Le lingue usate nelle riunioni
internazionali spesso definiscono chi parlerà e chi no. L’anno scorso si è
tenuto a Vienna un grande congresso di psicoterapia. Le lingue di lavoro erano
l’inglese e il tedesco. Due terzi delle persone che contribuirono ai dibattiti
erano anglofoni o germanofoni. Una collega mi disse: “Sembra che non esistano
psicoterapeuti competenti nei paesi slavi e in quelli latini”.
Bisogna rendersi conto che colui che deve
parlare in una lingua straniera soffre di un handicap e l’handicap è tanto più
grave, quanto più la lingua di comunicazione è diversa dalla sua lingua materna
e quanto più essa è incoerente, cioè piena di forme che sono contrarie al
funzionamento spontaneo del cervello. L’esperanto non è vicino in modo uguale a
tutte le lingue materne. Ma almeno, tra tutte le lingue esistenti nel mondo,
l’esperanto è quella che segue di più il funzionamento naturale del cervello,
quando vogliamo esprimere qualcosa.
Colui che usa la lingua di un altro popolo
appare meno intelligente di quanto sia in realtà.

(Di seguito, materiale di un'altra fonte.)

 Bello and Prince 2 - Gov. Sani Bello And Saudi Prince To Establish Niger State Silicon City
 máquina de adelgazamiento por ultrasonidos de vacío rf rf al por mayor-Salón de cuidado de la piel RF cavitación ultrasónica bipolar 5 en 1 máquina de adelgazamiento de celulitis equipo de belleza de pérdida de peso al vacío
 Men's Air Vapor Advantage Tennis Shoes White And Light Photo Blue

Se voi dovete cercare la
parola giusta, non la trovate, balbettate un po’ e alla fine usate un’altra
parola, meno adatta, se per di più fate errori di grammatica, e inoltre avete
un’intonazione e un accento stranieri che i vostri ascoltatori trovano buffi,
voi non apparite voi stessi, come vi mostrereste se poteste usare la vostra
lingua. I vostri interlocutori non vi riconoscono, essi conoscono solo una
vostra caricatura, conoscono solo un commediante che cerca di assumere il ruolo
di uno straniero, ma che non ci riesce molto bene. È un po’ come se vi avessero
obbligato a indossare dei vestiti che non si adattano al vostro corpo, cosicché
i movimenti più semplici sono in qualche maniera frenati. Quello che mostrate di
voi è molto inferiore al vostro vero livello. Ma questo gli altri non lo
considerano. La consapevolezza dell’handicap linguistico è talmente esigua, che
la grande maggioranza della gente non immagina affatto in che grado l’obbligo di
usare una lingua diversa dalla propria cambia l’aspetto della persona e di
conseguenza anche la maniera in cui gli altri vi giudicano. Per questo dobbiamo
considerare come una gravissima mancanza di rispetto verso la persona il fatto
che coloro che hanno potere decisionale, dal punto di vista politico e
culturale, impongono praticamente a tutti l’uso dell’inglese. L’inglese infatti
è, per i non anglofoni, una delle lingue che più mettono in condizioni di
handicap, per la sua pronuncia, per la sua grammatica imprecisa, per le migliaia
di forme idiomatiche che lo caratterizzano e per la grande estensione del suo
vocabolario.
In italiano, se voglio usare il concetto di
“libertà”, è sufficiente che io abbia appunto imparato la parola libertà,
mentre non si può dire che io conosca l’inglese se non so che esistono
liberty e freedom. Non conoscete l’inglese se non sapete che
“fraterno” è a volte fraternal a volte brotherly, o che
“inevitabile” è talvolta inevitable e talvolta unavoidable. Per
noi occidentali il problema è attenuato dal fatto che una delle due forme ci è
generalmente nota a causa della nostra lingua materna, ma un ungherese, un
turco, un etiope, un cinese o un coreano deve imparare due parole, mentre in
un’altra lingua una sola è sufficiente. Se comparate le lingue costaterete che
alcune mettono gli stranieri in stato di handicap molto più di altre lingue. Per
esempio l’italiano dà, allo straniero che lo impara, un minore svantaggio
rispetto all’inglese, dato che è più coerente. Quale che sia la vostra lingua
materna, avrete bisogno di minor sforzo per ricordarvi la parola
dentista, se potete metterla in relazione con dente. Ma in
inglese, dentist non ha alcun rapporto con tooth, che significa
“dente”. L’inglese richiede qui un maggiore sforzo.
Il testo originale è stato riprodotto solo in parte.